Keputusan di Tangan Siswa
Keberhasilan pendidikan tidak ditentukan oleh menterengnya gedung sekolah atau lengkapnya fasilitas. Kebebasan anak dalam berekspresi dan kepercayaan orang tua terhadap mereka justru yang paling utama.
--------

"PENDIDIKAN itu harus membebaskan. Bagaimana mungkin anak bisa tumbuh kreatif kalau warna kaos kaki saja ditentukan oleh sekolah," tutur Ahmad Bahruddin, Kamis (24/5) lalu. Pekan lalu, pria pengagas sekolah alternatif SMP dan SMA Qaryah Thayyibah, Kalibening, Salatiga, Jawa Tengah itu mengunjungi Surabaya untuk berdiskusi mengenai pendidikan alternatif.
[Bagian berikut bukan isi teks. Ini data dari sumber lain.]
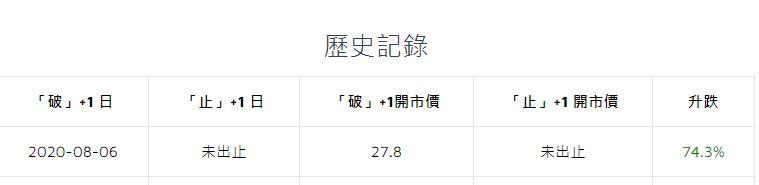 李寧(2331HK)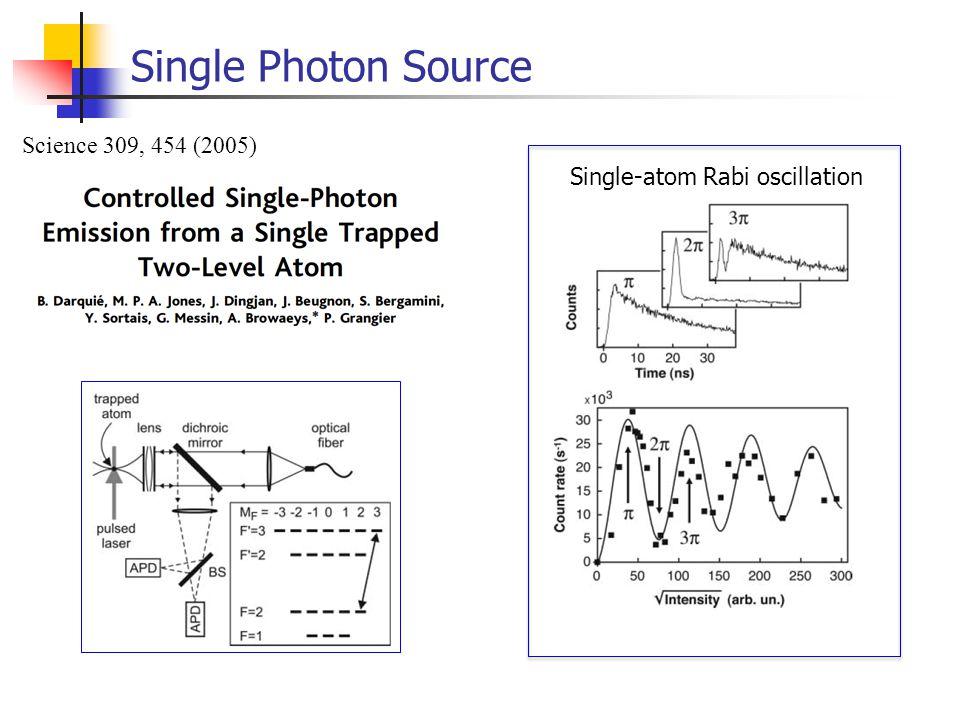 Single Photon Source Science 309, 454 (2005) Single-atom Rabi oscillation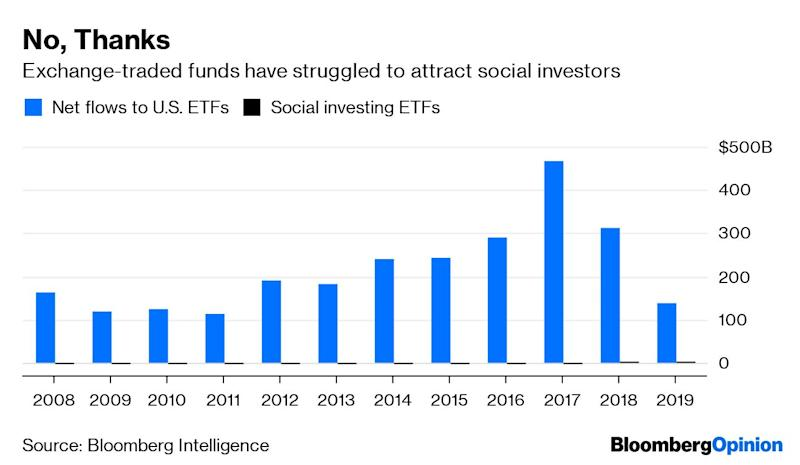 Disruptive ETFs Face a Disruption Themselves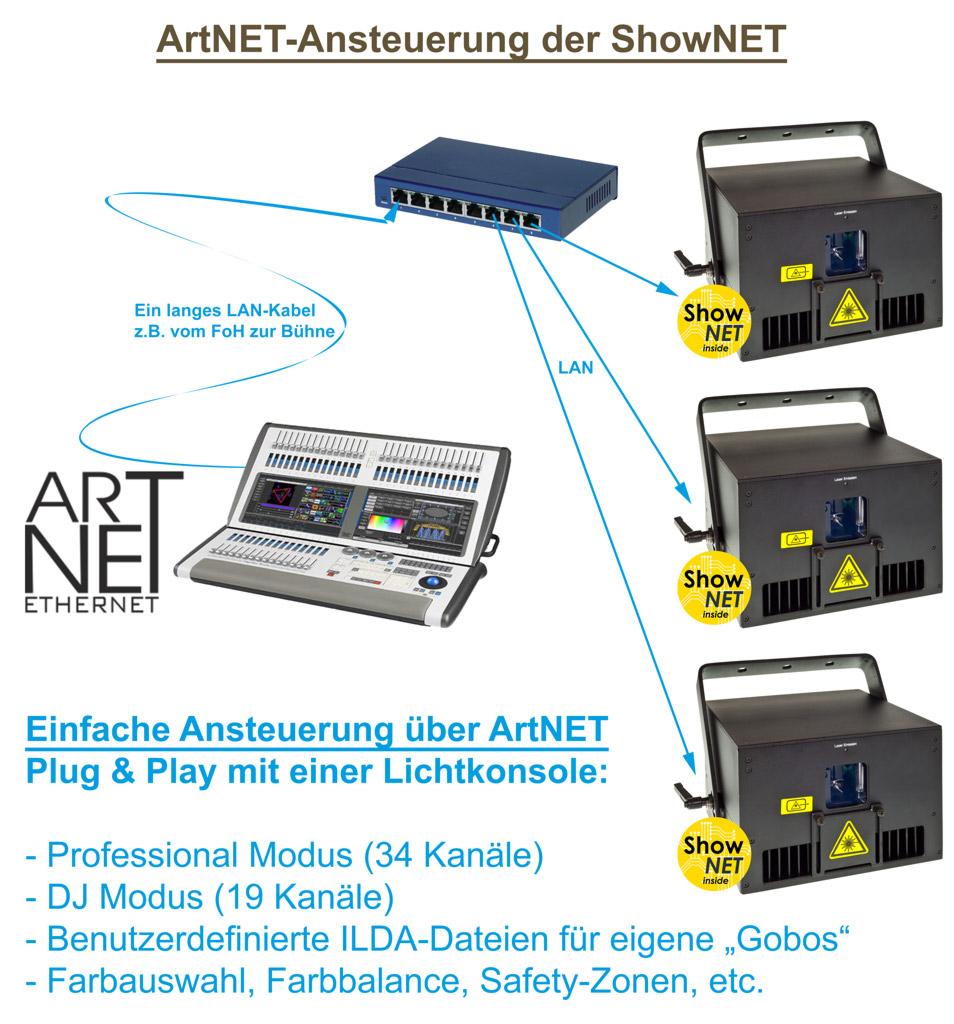 Feature ShowNET ArtNET Steuerung Grafik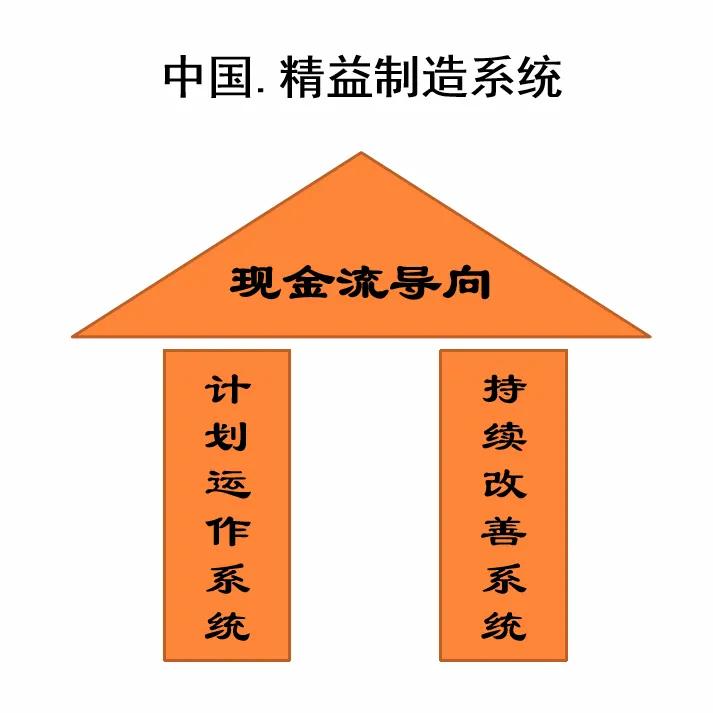 中国精益制造系统.jpg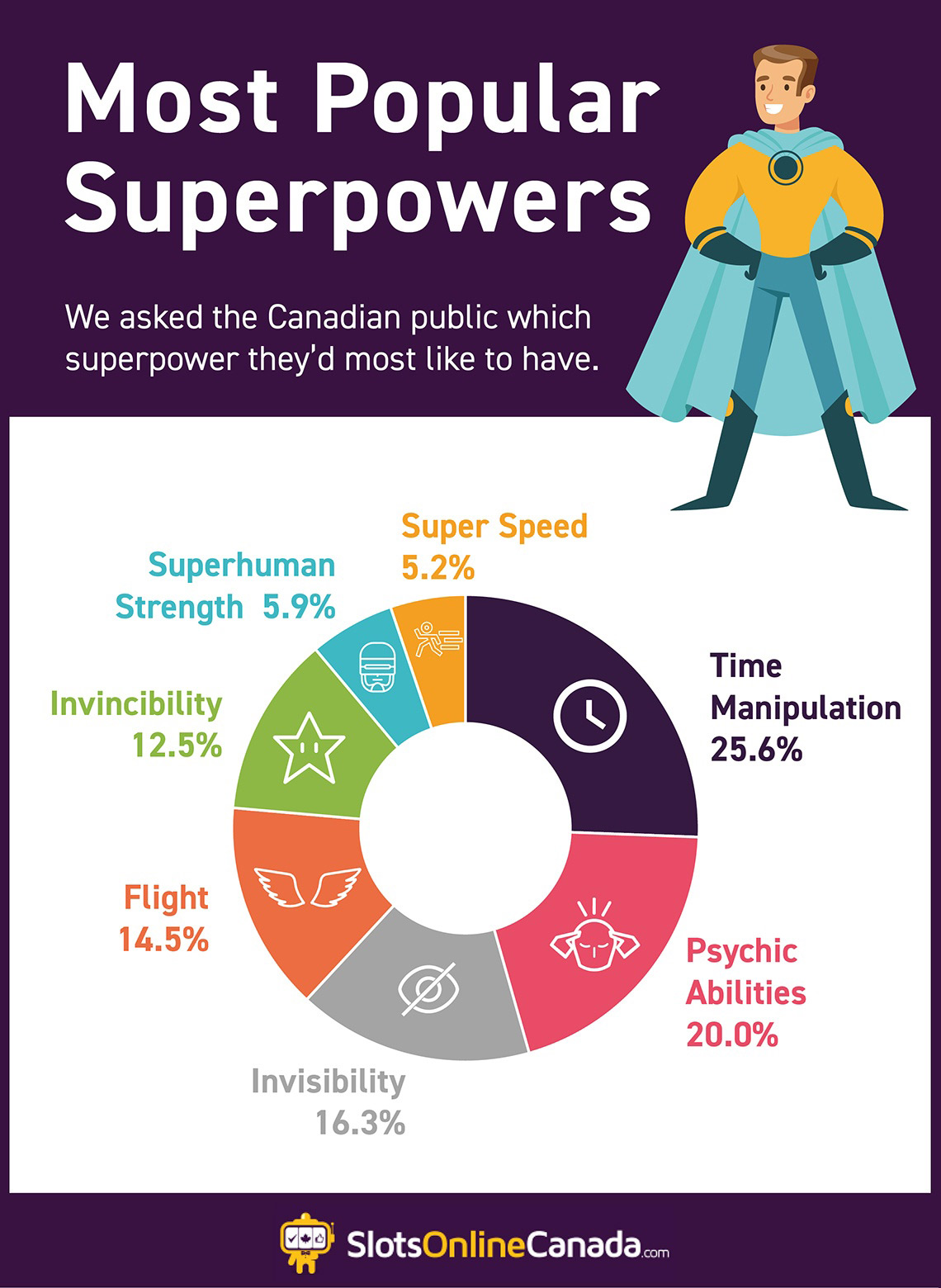Most popular superpower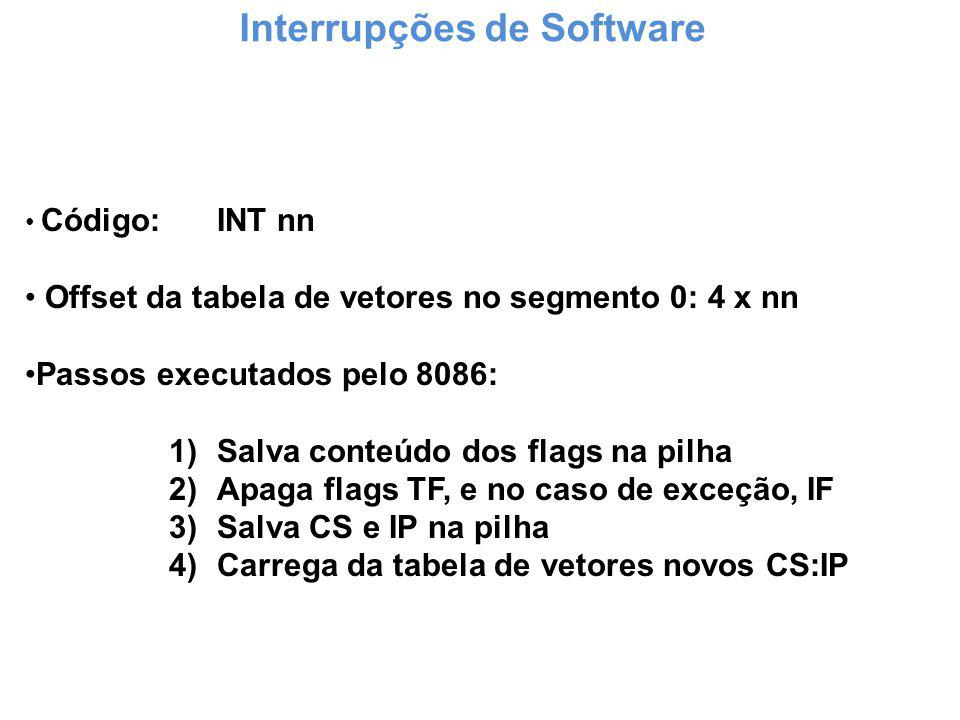 Interrupções de Software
Dia diminta berbagi pengalaman dan menularkan ilmunya kepada mahasiswa Universitas Negeri Surabaya (Unesa).

Tentu tak hanya sekelompok mahasiswa Unesa saja yang penasaran dengan kunci sukses alumnus Fakultas Tarbiyah Institut Agama Islam Negeri (IAIN) Walisongo Semarang cabang Salatiga itu. Para peserta diskusi lain juga bertanya-tanya, bagaimana Bahruddin mampu menyelenggarakan sekolah alternatif dan mencetak siswa-siswi mandiri kaya kreasi. Yang tak kalah penting, bagaimana mereka dapat berkarya dengan biaya yang murah.

Memang, pria berpenampilan santai itu adalah salah orang yang percaya pendidikan bermutu bukan bersumber dari fasilitas. Kemampuan ekonomi bukanlah segalanya. Buktinya, sebagian besar anak yang belajar di SMP dan SMA Qaryah Thayyibah adalah anak-anak petani. "Kami berinisiatif mendirikan sekolah alternatif lantaran biaya. Di sekolah umum, siswa harus membayar uang gedung, seragam, LKS, biaya transportasi dan lain-lain," papar pria kelahiran Salatiga, 9 Februari 1965 itu.

Sejak Juli 2003, Bahruddin memang membuka sekolah yang jauh dari definisi kebanyakan orang akan sekolah pada umumnya. Sekolahnya tak dibatasi tembok atau bangku-bangku kaku yang jamak ditemui di sekolah umum. Pun baju sekolah dengan model dan warna sama yang umumnya disebut seragam. Rumah dan alam luas adalah ruang kelas siswa-siswi Qaryah Thayyibah yang kini telah berjumlah 99 anak. Otomatis tak ada lagi biaya transportasi karena jaraknya teramat dekat.

Namun, dari sesuatu yang tampaknya "kebablasan" itu, luberan kreativitas siswanya seakan tak pernah habis. Mulai dari mereka yang pandai menulis, menggambar, hingga berbahasa. Bahruddin dengan bangga menunjukkan novel dan kumpulan gambar para siswanya. Empat di antaranya sudah dicetak dan dipasarkan. Tujuh novel lainnya segera menyusul.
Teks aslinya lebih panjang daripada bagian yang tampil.